-
Memory Model
There
is no guarantee that memory accesses by multiple threads to the same variable
without synchronization are atomic with respect to each other.
Several
implementation-dependent and application-dependent factors affect whether
accesses are atomic or not. Some variables might be larger than the largest
atomic memory operation on the target platform. Some variables might be mis-aligned
or of unknown alignment and the compiler or the run-time system may need to
use multiple loads/stores to access the variable. Sometimes there are faster
code sequences that use more loads/stores.
-
Internal Control Variables
The OpenMP runtime library maintains the following internal control
variables:
nthreads-var - stores the
number of threads requested for future parallel regions.

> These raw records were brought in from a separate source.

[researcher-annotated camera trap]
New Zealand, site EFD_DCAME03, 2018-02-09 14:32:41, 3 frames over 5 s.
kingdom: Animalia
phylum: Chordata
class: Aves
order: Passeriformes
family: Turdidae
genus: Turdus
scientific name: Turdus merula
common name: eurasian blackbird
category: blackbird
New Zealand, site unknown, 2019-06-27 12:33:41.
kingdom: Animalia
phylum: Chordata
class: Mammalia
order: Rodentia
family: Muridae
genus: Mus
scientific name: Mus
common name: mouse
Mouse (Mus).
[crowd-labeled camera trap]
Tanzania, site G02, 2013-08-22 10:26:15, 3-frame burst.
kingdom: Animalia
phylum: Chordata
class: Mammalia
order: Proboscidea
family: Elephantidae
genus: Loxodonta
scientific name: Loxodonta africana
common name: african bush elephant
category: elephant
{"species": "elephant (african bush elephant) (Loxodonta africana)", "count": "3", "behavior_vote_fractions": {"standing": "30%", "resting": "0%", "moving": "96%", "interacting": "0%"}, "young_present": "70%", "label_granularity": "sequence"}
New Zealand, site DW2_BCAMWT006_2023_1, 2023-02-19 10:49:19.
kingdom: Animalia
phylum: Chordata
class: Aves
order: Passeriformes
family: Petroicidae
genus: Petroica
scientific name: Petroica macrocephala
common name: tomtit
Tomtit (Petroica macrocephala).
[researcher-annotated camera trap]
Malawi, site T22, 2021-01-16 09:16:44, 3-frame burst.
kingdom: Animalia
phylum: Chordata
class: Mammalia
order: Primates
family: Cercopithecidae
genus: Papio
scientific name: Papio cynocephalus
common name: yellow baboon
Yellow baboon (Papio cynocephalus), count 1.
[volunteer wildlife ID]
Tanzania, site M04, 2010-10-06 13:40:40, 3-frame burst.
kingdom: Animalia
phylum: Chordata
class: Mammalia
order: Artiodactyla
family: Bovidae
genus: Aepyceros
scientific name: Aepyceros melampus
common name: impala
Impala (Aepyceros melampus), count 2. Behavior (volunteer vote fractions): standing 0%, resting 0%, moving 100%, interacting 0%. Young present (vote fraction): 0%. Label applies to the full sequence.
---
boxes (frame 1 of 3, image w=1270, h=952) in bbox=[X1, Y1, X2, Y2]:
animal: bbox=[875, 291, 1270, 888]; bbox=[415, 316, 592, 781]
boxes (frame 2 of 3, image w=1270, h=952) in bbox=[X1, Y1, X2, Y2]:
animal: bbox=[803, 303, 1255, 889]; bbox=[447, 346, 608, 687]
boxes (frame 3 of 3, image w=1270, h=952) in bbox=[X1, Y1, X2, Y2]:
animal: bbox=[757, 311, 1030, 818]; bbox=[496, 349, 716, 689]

dyn-var - controls whether dynamic adjustment of the number
of threads to be used for future parallel regions is enabled.
nest-var - controls whether nested parallelism is enabled for
future parallel regions.
run-sched-var -
stores scheduling information to be used for loop regions using the RUNTIME schedule clause.
def-sched-var -
stores implementation defined default scheduling information for loop regions.
The runtime library maintains separate copies of each of nthreads-var, dyn-var, and nest-var for
each thread. On the other hand, the runtime library maintains one copy of
each of run-sched-var and def-sched-var that
applies to all threads.
-
Number of Threads
The default value of nthreads-var is 1. That
is, without an explicit num_threads() clause, a call
to the omp_set_num_threads() routine, or an explicit
definition of the OMP_NUM_THREADS environment variable,
the default number of threads in a team is 1.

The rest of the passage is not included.